Less than 7% of consumers over age 50 have LTC coverage, two experts from the industry research organization and its Secure Retirement Institute said in an analysis last week. Yet 52% of seniors 65 and older will need long-term services, according to the Department of Health and Human Services.
Standalone policies usually offer more robust benefits, but higher prices and carriers’ exits from the market over profitability concerns have cut sales by more than a half over the past five years, LIMRA says. Hybrid life policies and annuities have more than gobbled up the difference, with more than $4 billion in sales last year.
The gap in coverage remains, though. By 2040, LIMRA predicts 82 million Americans will be retired. Fewer than 40 million people aged 65 or above had left the labor force in 2016, according to labor participation rates from the Bureau of Labor Statistics.
In light of the need and the demographics trends, clients and advisors aren’t discussing LTC enough, according to studies cited by HHS and private-sector experts on aging.

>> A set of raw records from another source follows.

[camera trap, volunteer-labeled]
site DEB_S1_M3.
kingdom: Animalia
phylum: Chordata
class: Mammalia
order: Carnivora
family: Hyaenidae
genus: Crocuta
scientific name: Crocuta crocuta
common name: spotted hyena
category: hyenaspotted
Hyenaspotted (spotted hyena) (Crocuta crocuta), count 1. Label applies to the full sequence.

Current sales fill some of the demand, but insurers will need to expand their offerings to tap the market, LIMRA says.
“A lot of the innovation in new life products has come from carriers that were already in the market. For annuity/LTC combination products, the market is a niche where only a handful of companies are actively offering products,” LIMRA researchers Todd Giesing and Elaine Tumicki wrote in an email.
“While sales have been on the rise, the number of carriers active in this market have declined slightly over the past few years.”

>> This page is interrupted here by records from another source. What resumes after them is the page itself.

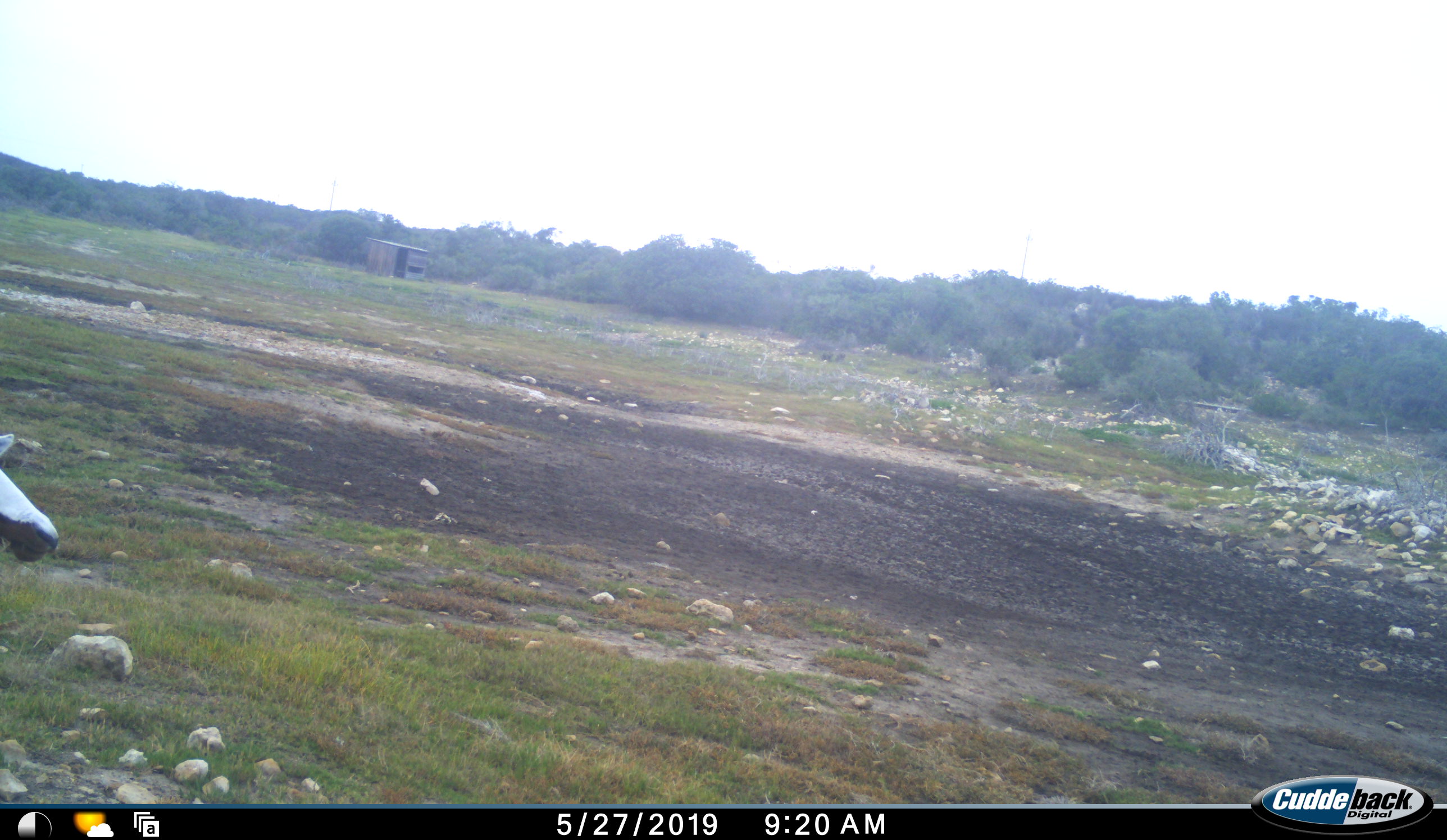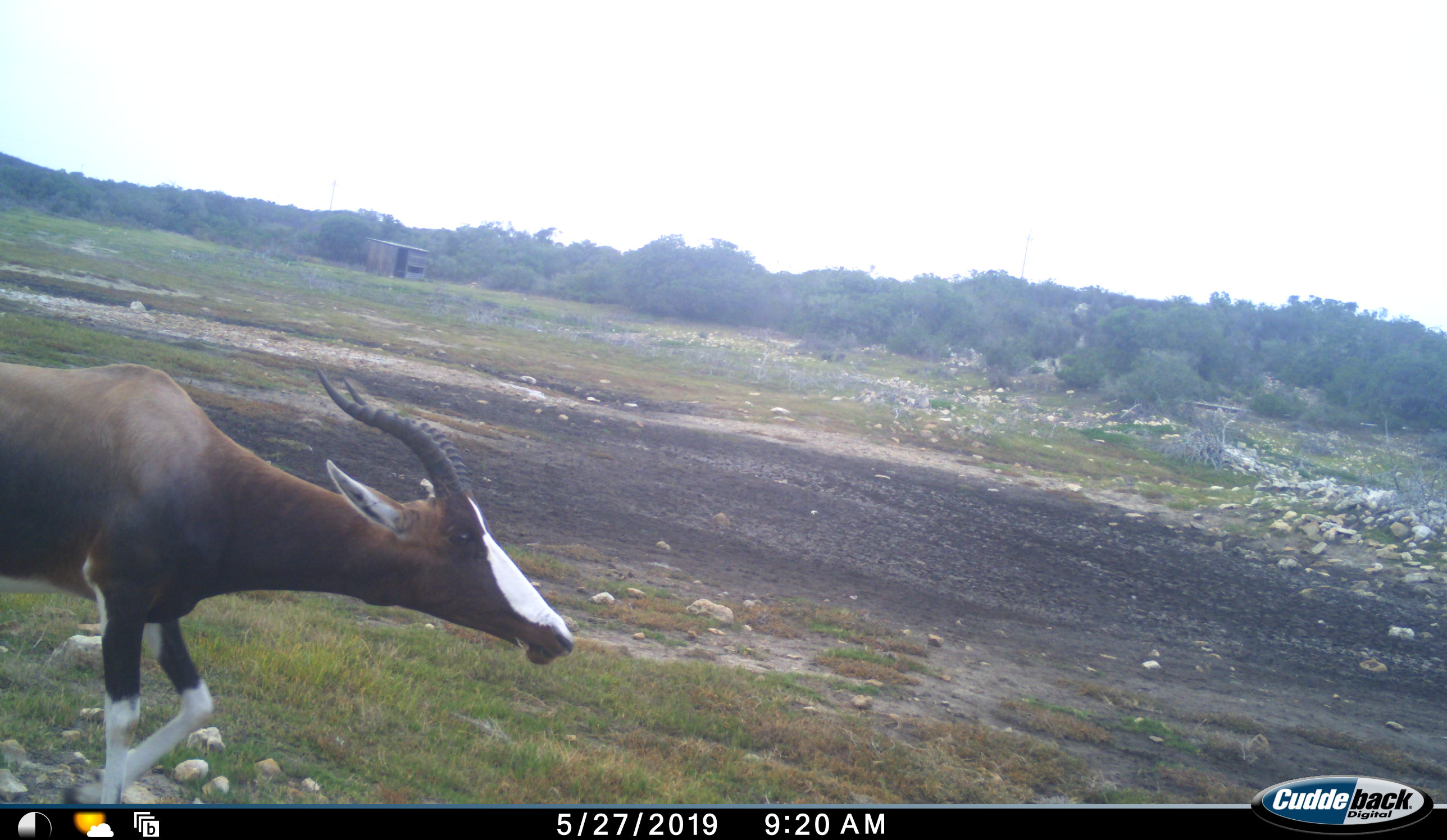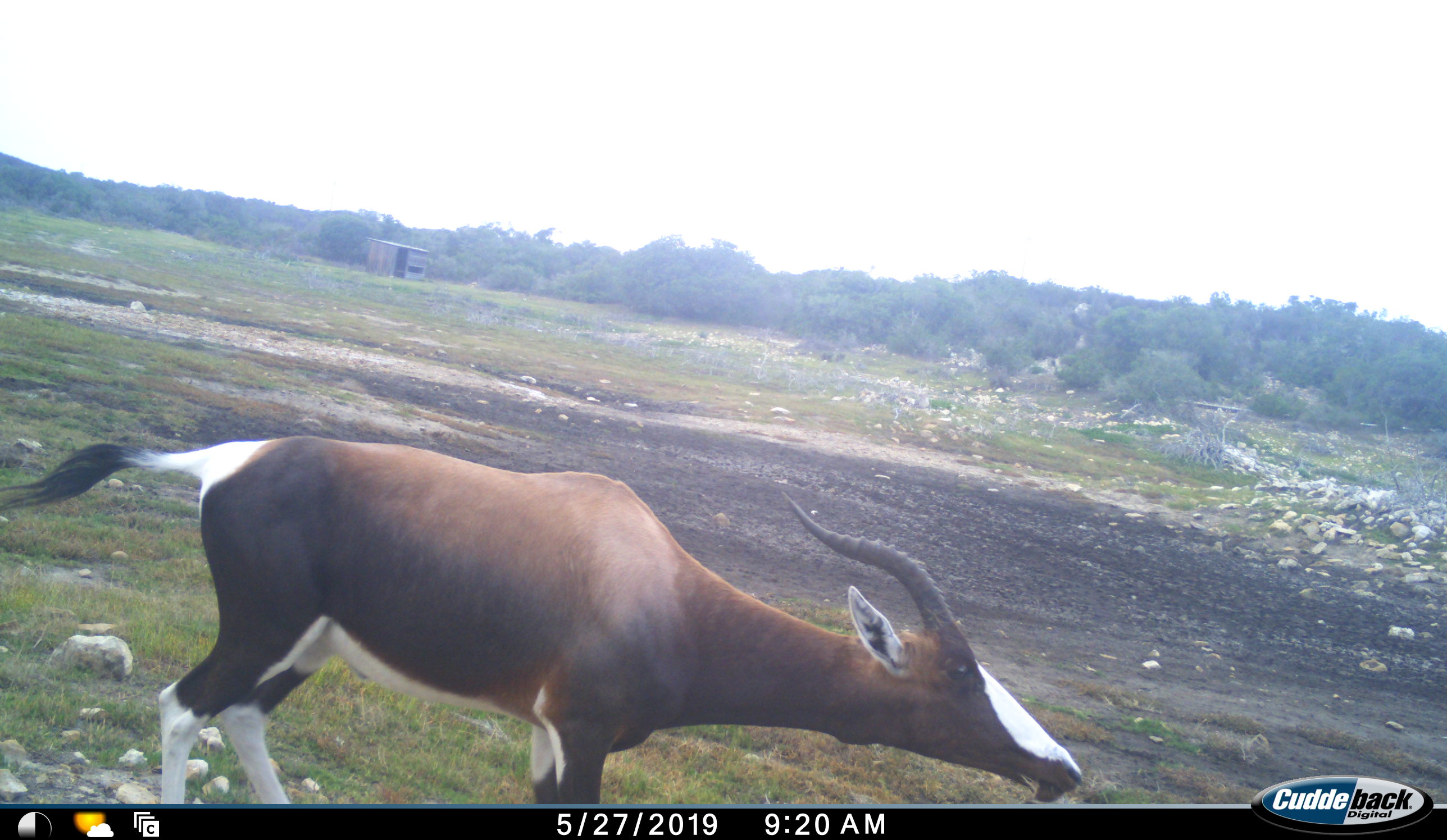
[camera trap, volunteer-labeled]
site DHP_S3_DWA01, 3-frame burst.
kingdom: Animalia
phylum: Chordata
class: Mammalia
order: Artiodactyla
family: Bovidae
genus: Damaliscus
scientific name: Damaliscus pygargus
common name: bontebok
Bontebok (Damaliscus pygargus), count 1. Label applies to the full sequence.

LONG-TERM TRENDS IN LONG-TERM CARE
LIMRA has been tracking LTC insurance sales since the early ‘90s, when few combination or hybrid products had hit the market, according to the researchers. The organization started measuring hybrid sales in 2006, and 20 to 25 firms now offer life insurance policies with LTC or chronic illness benefits.

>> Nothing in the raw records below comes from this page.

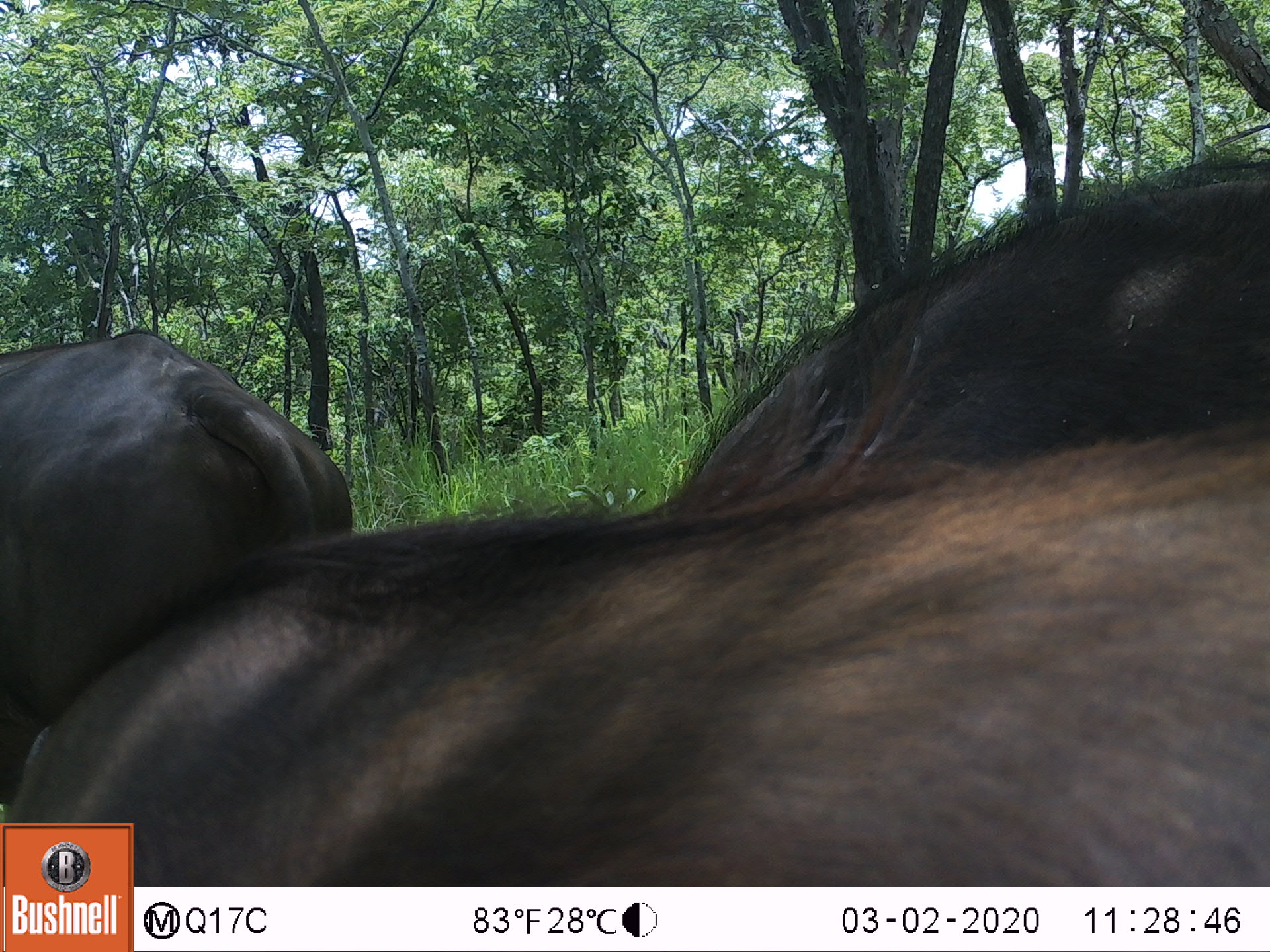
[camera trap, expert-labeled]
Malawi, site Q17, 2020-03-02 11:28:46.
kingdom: Animalia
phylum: Chordata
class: Mammalia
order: Artiodactyla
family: Bovidae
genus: Syncerus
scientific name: Syncerus caffer caffer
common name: cape buffalo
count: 3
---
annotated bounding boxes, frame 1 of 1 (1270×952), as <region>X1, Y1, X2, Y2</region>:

The number of hybrid life policies sold first eclipsed purchases of standalone LTC policies in 2015, and their total premiums last year of $3.6 billion were nearly 16 times those of standalone LTC insurance, LIMRA says. Hybrid annuity premiums outpaced standalone premiums in 2014.
Some six out of 10 consumers say they would consider such combination products, according to the researchers. The hybrids offer greater flexibility than standalone policies, although the products’ costs and benefits vary too much to compare their prices against each other, say Giesing and Tumicki.
“While we don’t expect to see a rise in individual LTCI sales soon, combination products are a great way to fill the gap the declining individual long-term care insurance sales has left, while still meeting at least a portion of consumers’ long-term care needs,” according to their analysis.